Your photos of Irish graveyards (and their nearby environs) are outstanding! Thanks so much for taking the time to fulfill my "wish" and put together the excellent webpage (including links) at sharrington.net. Please thank Mrs. Fort, too, for being a visual aid to determine the scale of certain stones.

I'm going to read more about passage graves, in addition to knowlth.com. I find them fascinating. As for their builders, it's hard to imagine a society that old. Somehow, though, you and I emerged from that long line of dwellers in Ireland. Sadly, ancestry.com does cover things THAT far back. Drats.

The monasteries, priories and abbeys (I'm a little fuzzy on the hierarchy) must have been quite something to behold back in their prime. Their graveyards are a treasure trove of history, as are old graveyards everywhere. I've often wondered about what might be lost historically with cremations being fairly common these days. I've decided that it's no big deal. This being the computer age, once your name is entered in a computer somewhere someplace, by the government or some business entity, you can NEVER get your information off the internet. We've become digitally immortal -- for better or worse!

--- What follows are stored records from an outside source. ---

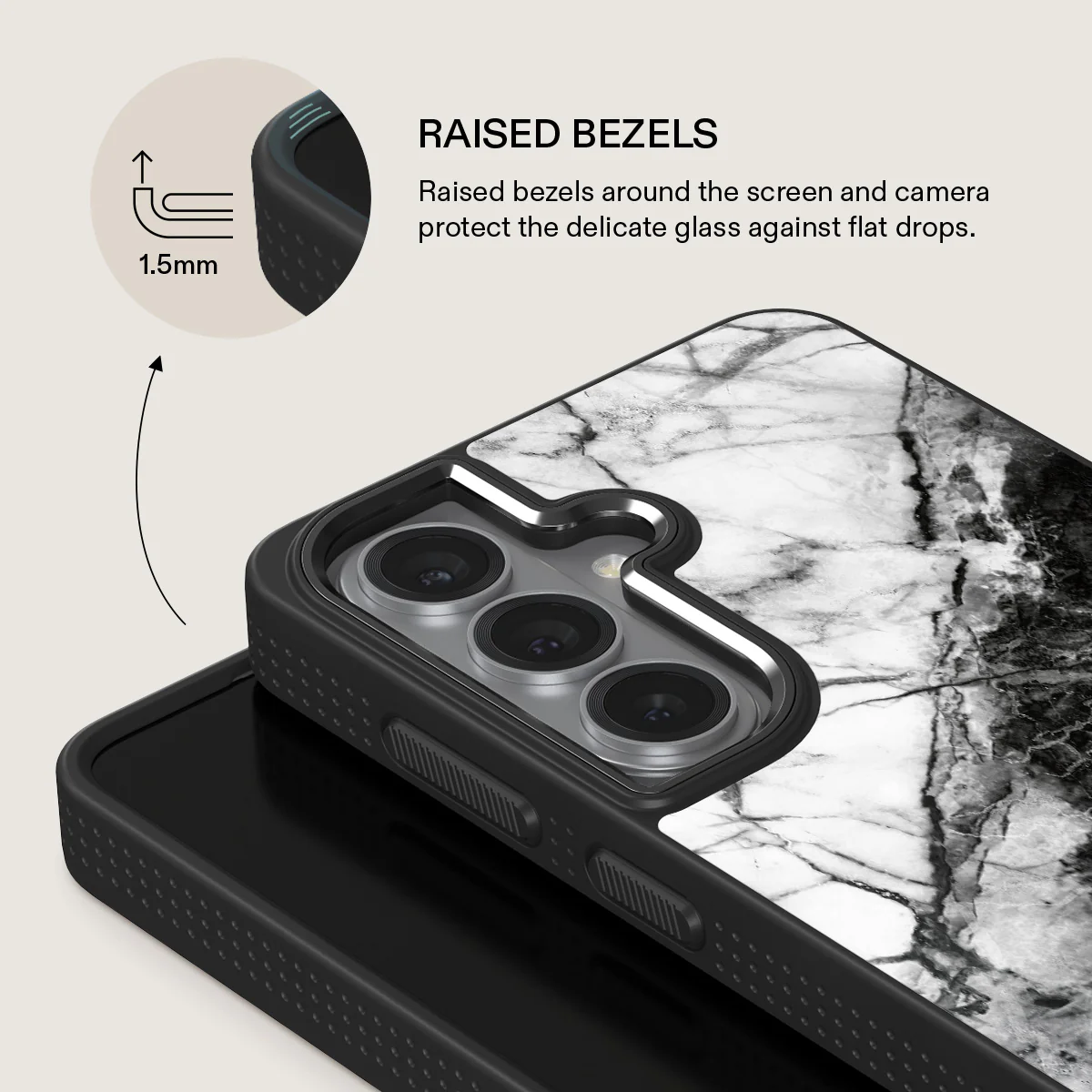 Fatal Contradiction - Black & White Marble Samsung Galaxy S26 Case - Image 15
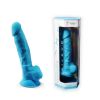 Dildo réaliste bleu Silexd Model 1, 7 pouces en silicone avec ventouse, thermoréactif et étanche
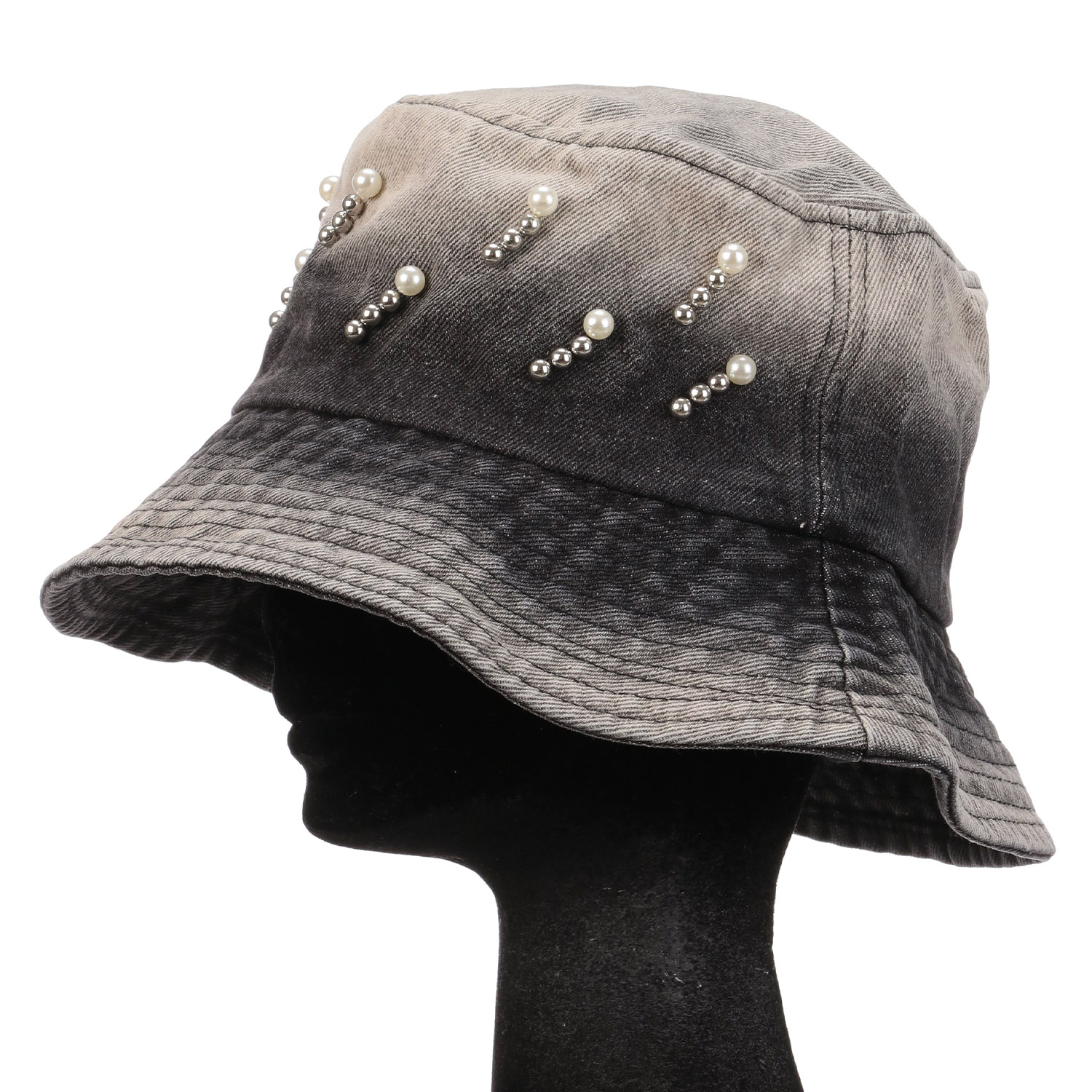 パール付きデニムハット - 画像2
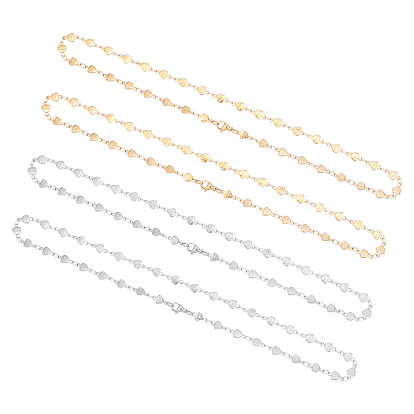 8Pcs 2 Colors 304 Stainless Steel Chain Necklaces, with Lobster Claw Clasps, Ion Plating (IP), Heart with Love, For Valentine's Day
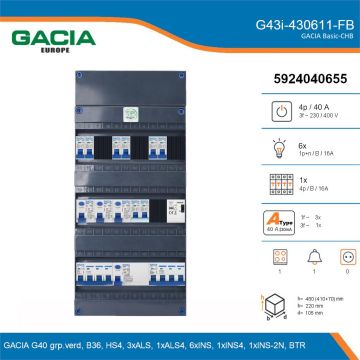 GACIA G43i-430611-FB, 3-fase groepenkast 40A met installatieautomaten, 8-groepen, fornuisgroep, beltrafo, details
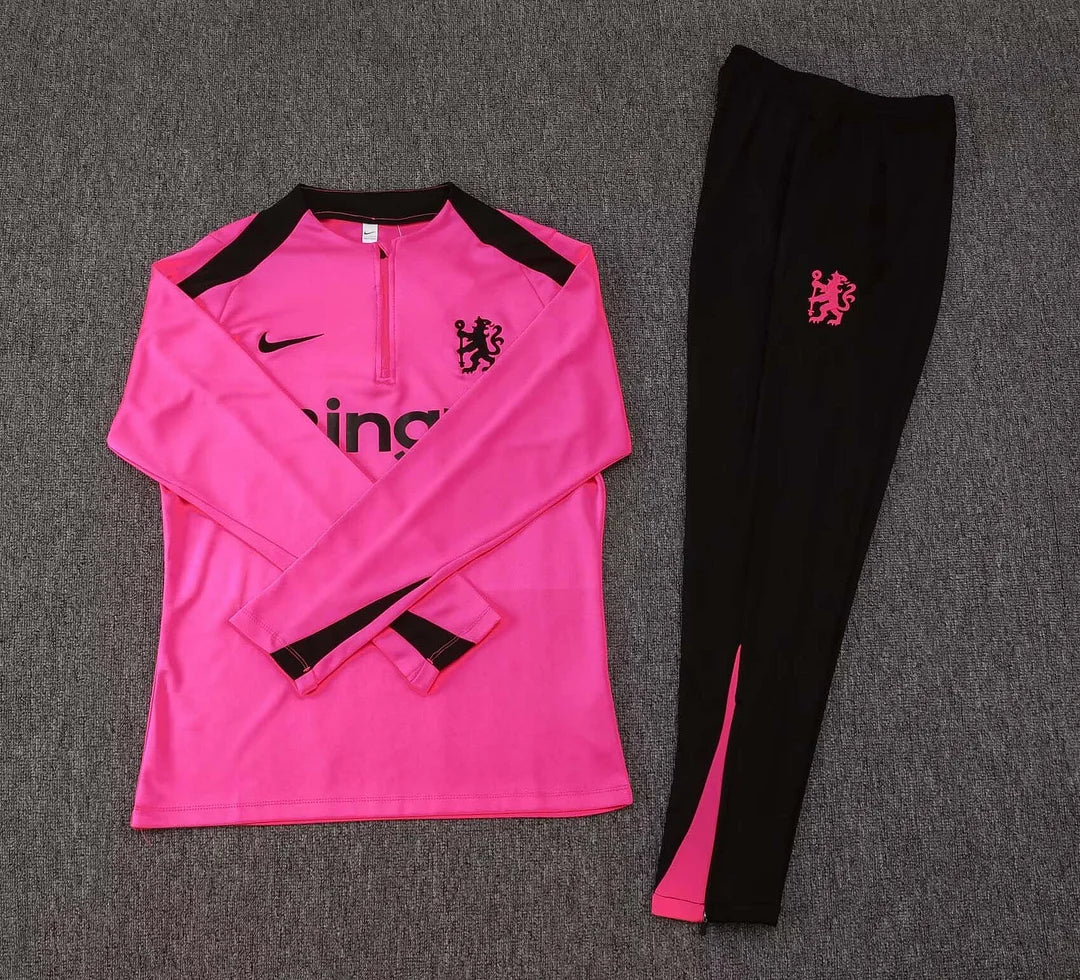 2024/2025 Chelsea Half-Pull Training Suit Pink Football Shirt 1:1 Thai Quality Set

Thanks again for your efforts. I enjoyed the result immensely.

Take care,
Linda

Ronnie said...

What a beautiful collection. Thank you so much, Sherwood. Love all those Celtic crosses rising from the earth, reaching to that infinite sky ---
[not that I think that's exactly where "heaven" is - or that it is truly infinite - but I do not know its limits and that's good enough for me]

Mike said...

The remains of the dog brought to mind one of the few things I remember from touring Holy Trinity Cathedral in Dublin, which is that they had on display the skeleton of a cat that had been discovered when they moved an organ, forever frozen in an attitude of pursuit, and the skeleton of a rat, also found when the organ was moved, forever frozen in an attitude of flight.

There should be more animal skeletons included in tours.